ピンキー

 奴隷制時代に白人の主人が女奴隷を犯しまくっていたことは長い目で見れば人種の混交と宥和に役立ったのかも知れないが、遺伝の法則に従って白い膚を持つ子供が生まれた場合、そこに悲劇が生ずる。白人と黒人の双方の世界に隔絶があるとき、その子供が自らの所属する世界を選択するということが難問となるのだ。マライア・キャリーの如く才能と魅力があれば、黒人の世界を選ぶのに躊躇は生じないのかも知れないが、それはごく少数の例外である。そのような子供が自由恋愛の結果として生まれた場合でも、同じ問題があることは、ネラ・ラーセンの「Passing/白い黒人」(1929年)、フィリップ・ロス「ヒューマン・ステイン」(1984年)等の小説を見ても推測がつく。
 本作は、エム様という開明的な元主人の理解により、希望のある終わり方になっているが、社会構造的な差別、社会の各構成員の各人(もちろん警察官も検事も判事もふくまれる)の身体に食い込んでいる偏見と戦うことは、ほとんど絶望的である。

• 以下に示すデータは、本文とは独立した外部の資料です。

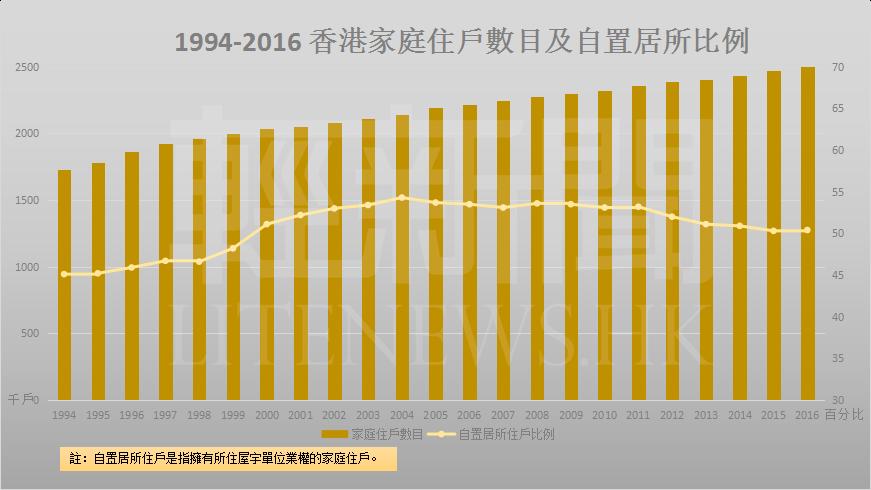 1994-2016 家庭-數目及置業率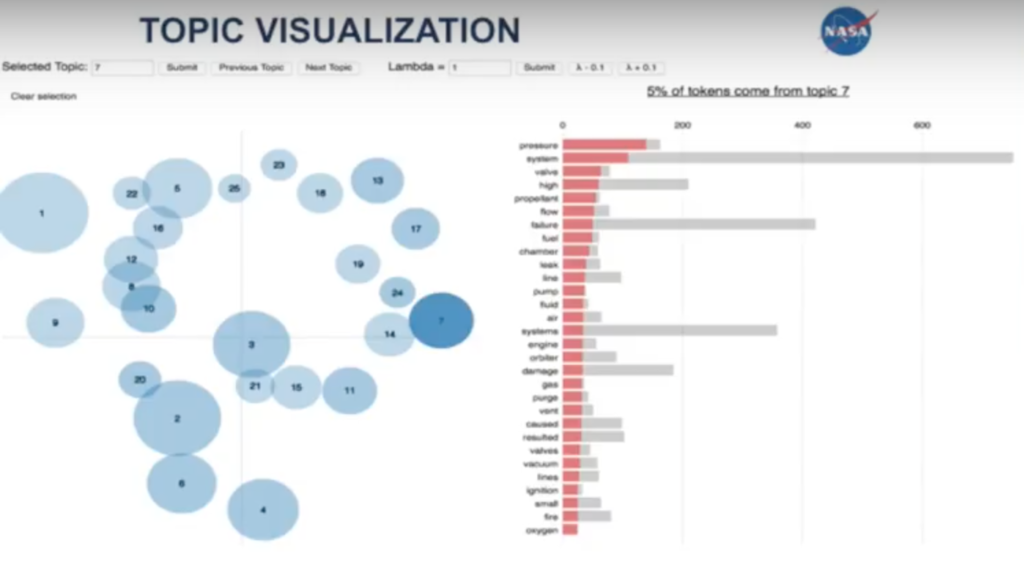 NASA Topic Visualization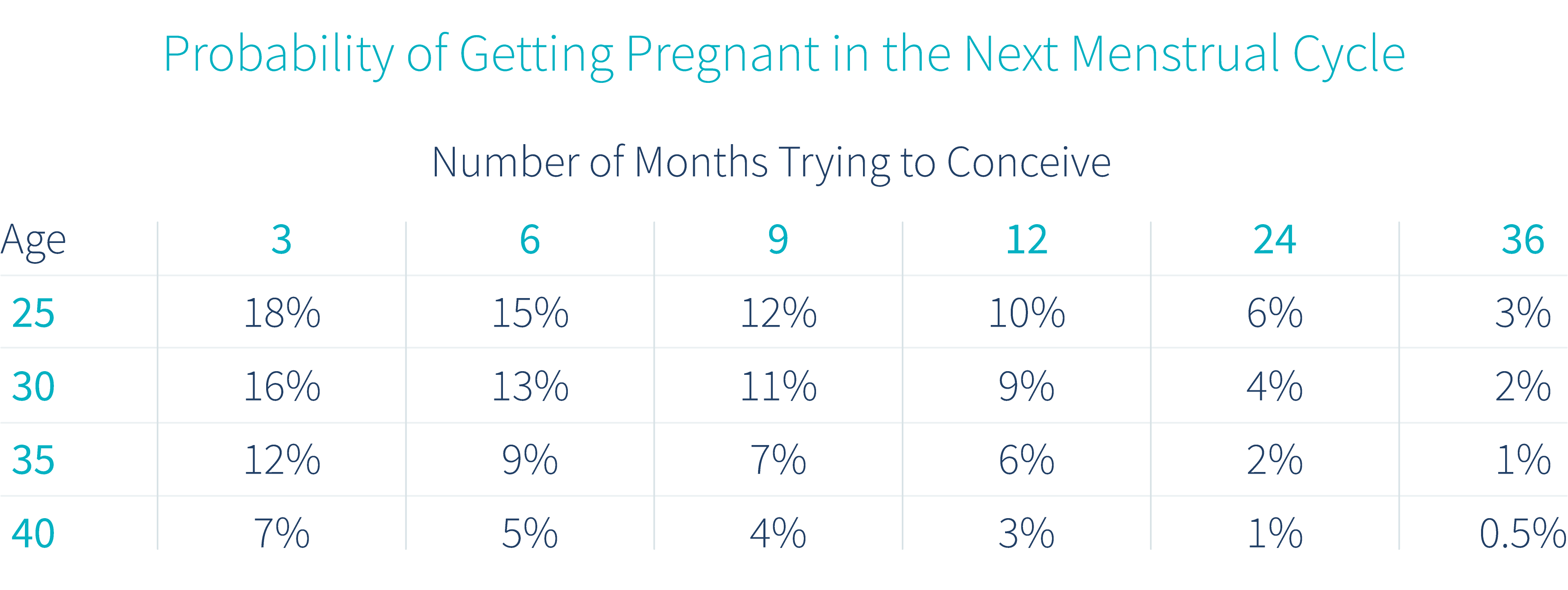 probability-of-getting-pregnant-by-age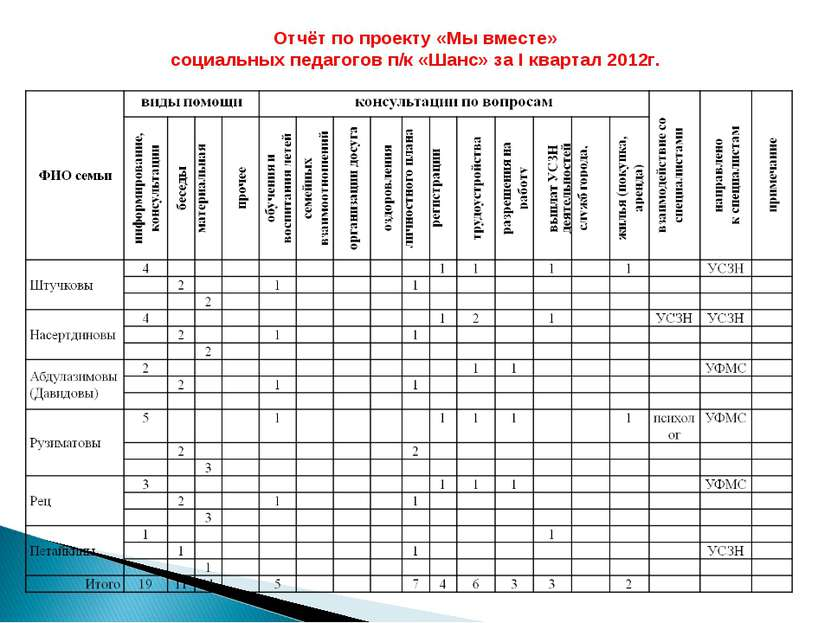 Отчёт по проекту «Мы вместе» социальных педагогов п/к «Шанс» за I квартал 2012г.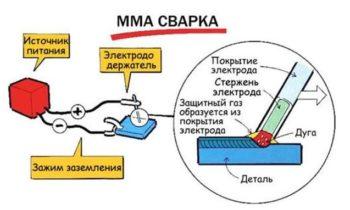 MMA сварка металлов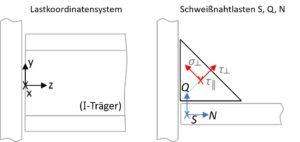 Nachweis von Kehlnähten - Definition der Lasten und des Koordinatensystems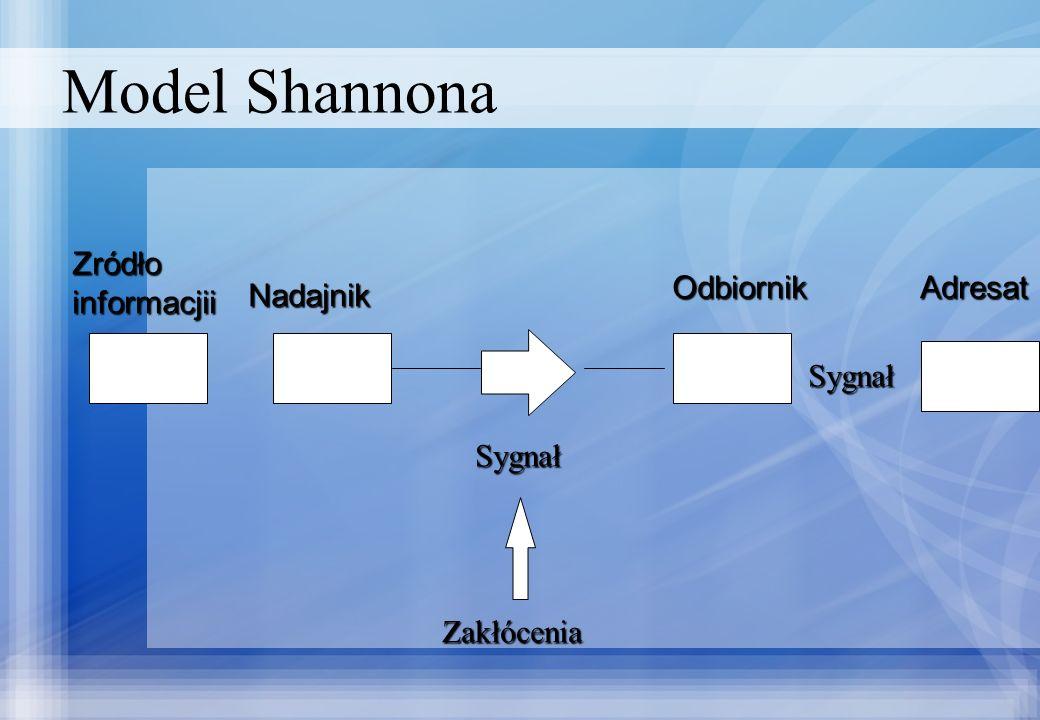 Model Shannona Zródło informacjii Odbiornik Adresat Nadajnik Sygnał
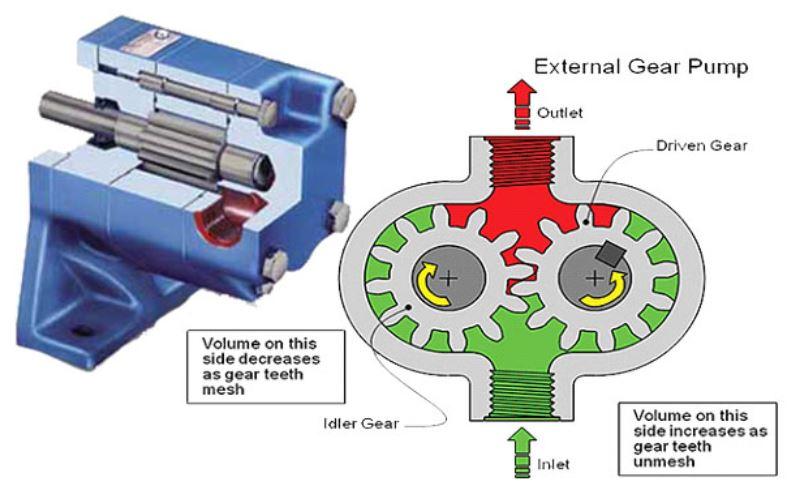 Tất tần tật cách bảo trì máy bơm thủy lực bánh răng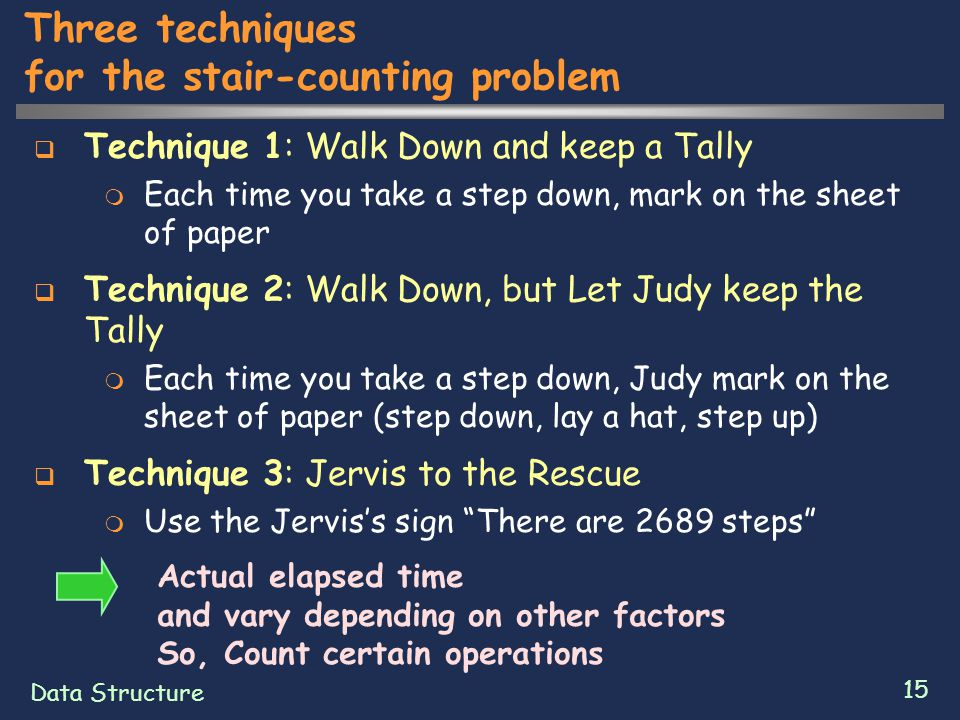 Data Structure 15 Three techniques for the stair-counting problem  Technique 1: Walk Down and keep a Tally  Each time you take a step down, mark on the sheet of paper  Technique 2: Walk Down, but Let Judy keep the Tally  Each time you take a step down, Judy mark on the sheet of paper (step down, lay a hat, step up)  Technique 3: Jervis to the Rescue  Use the Jervis's sign There are 2689 steps Actual elapsed time and vary depending on other factors So, Count certain operations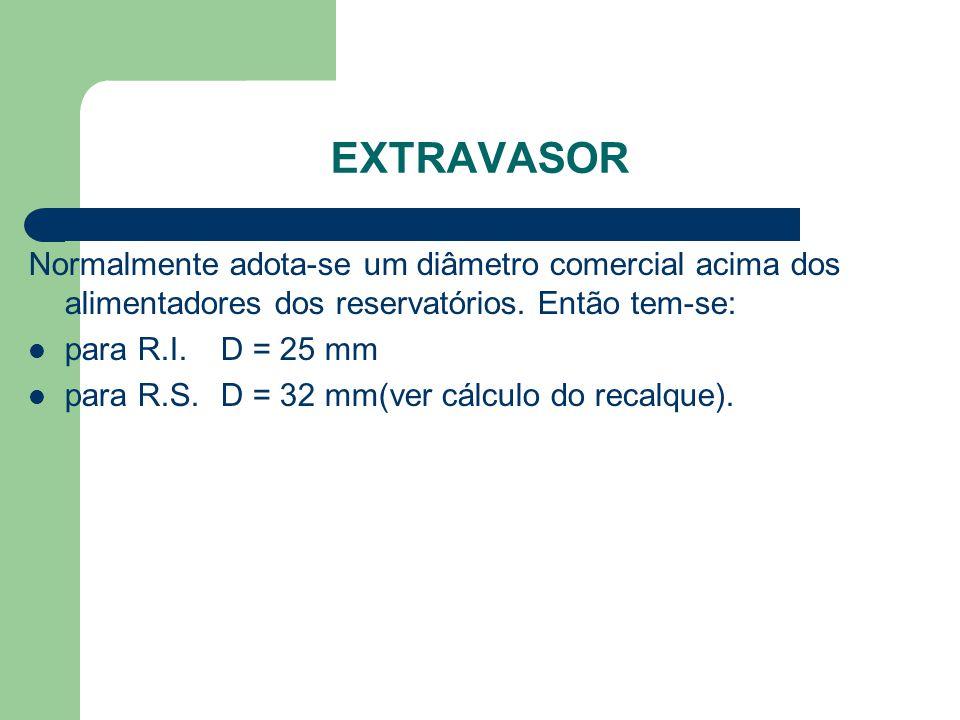 EXTRAVASOR Normalmente adota-se um diâmetro comercial acima dos alimentadores dos reservatórios. Então tem-se:  para R.I. D = 25 mm  para R.S.D = 32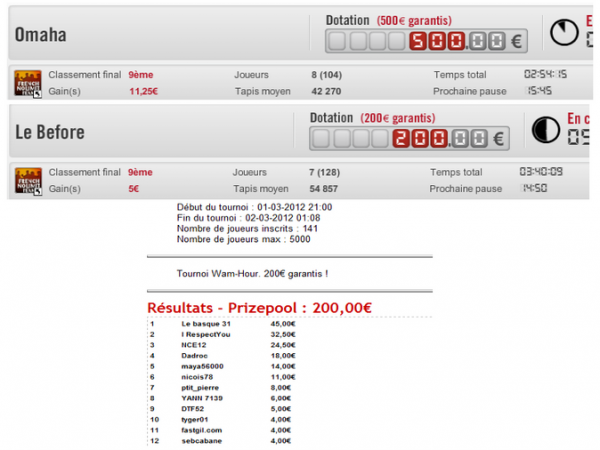 3 places payées en 4 tournois (2 TF)  20¤  arf....
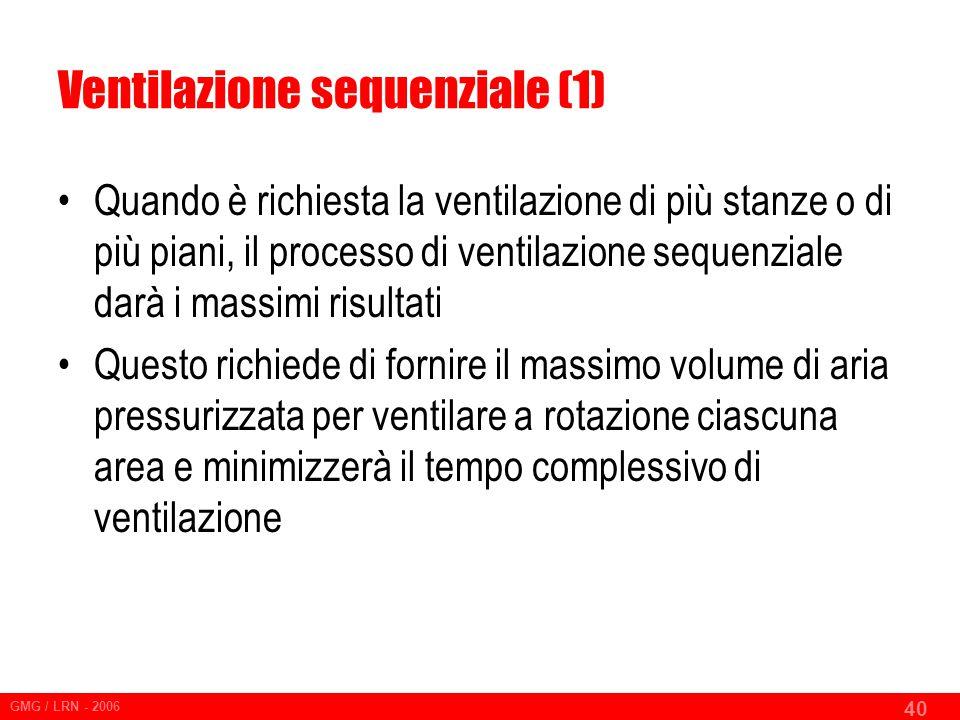 Ventilazione sequenziale (1)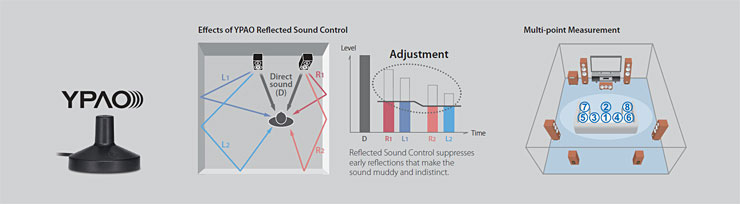 Reflected Sound Control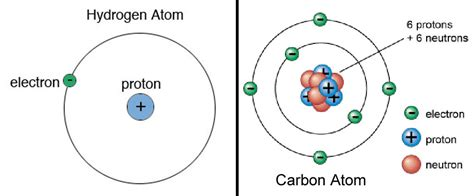 What Is A Proton Made Of by Earth Is The Most Place In The Universe Universe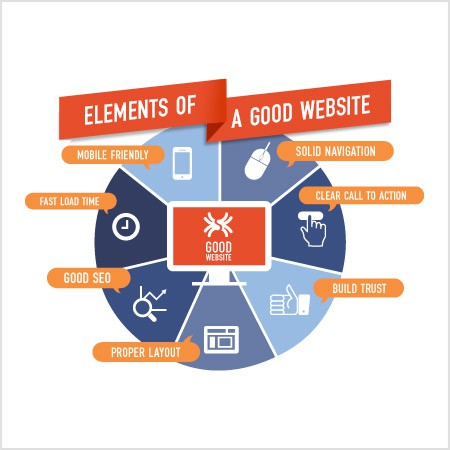 Elements of a good website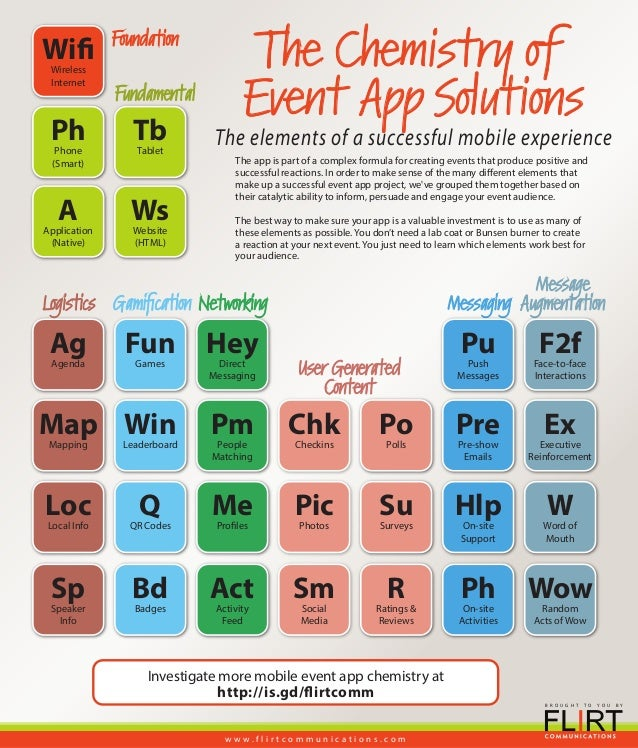 The periodic table of event app solutions message augmentation foundation user generated content messagingnetworking the chemistry of event app solutions phphone s urtaz Images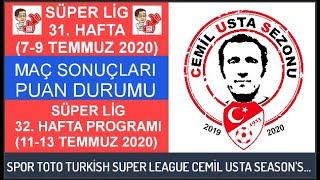 SÜPER LİG 31. HAFTA MAÇ SONUÇLARI–PUAN DURUMU-32. HAFTA PROGRAMI 19-20, Turkish Super LeagueWeek 31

白人女性と思い、暗い夜道を送りましょうかという善意の男性が、黒人と知ったとたんに一転強姦に及ぼうとする、その人間の中の心の境界線の存在が恐ろしい。一度敵という境界線が成立したら、昨日までの同胞に対して人間は簡単に恐るべき残虐さを発揮する、ということはごく最近でも確認できたことだ。
同様のテーマを扱った先行作品に、「模倣の人生」 (1934年/ジョン・M・スタール)、及びそのリメイク「悲しみは空の彼方に」(1939年/ダグラス・サーク)があるが未見。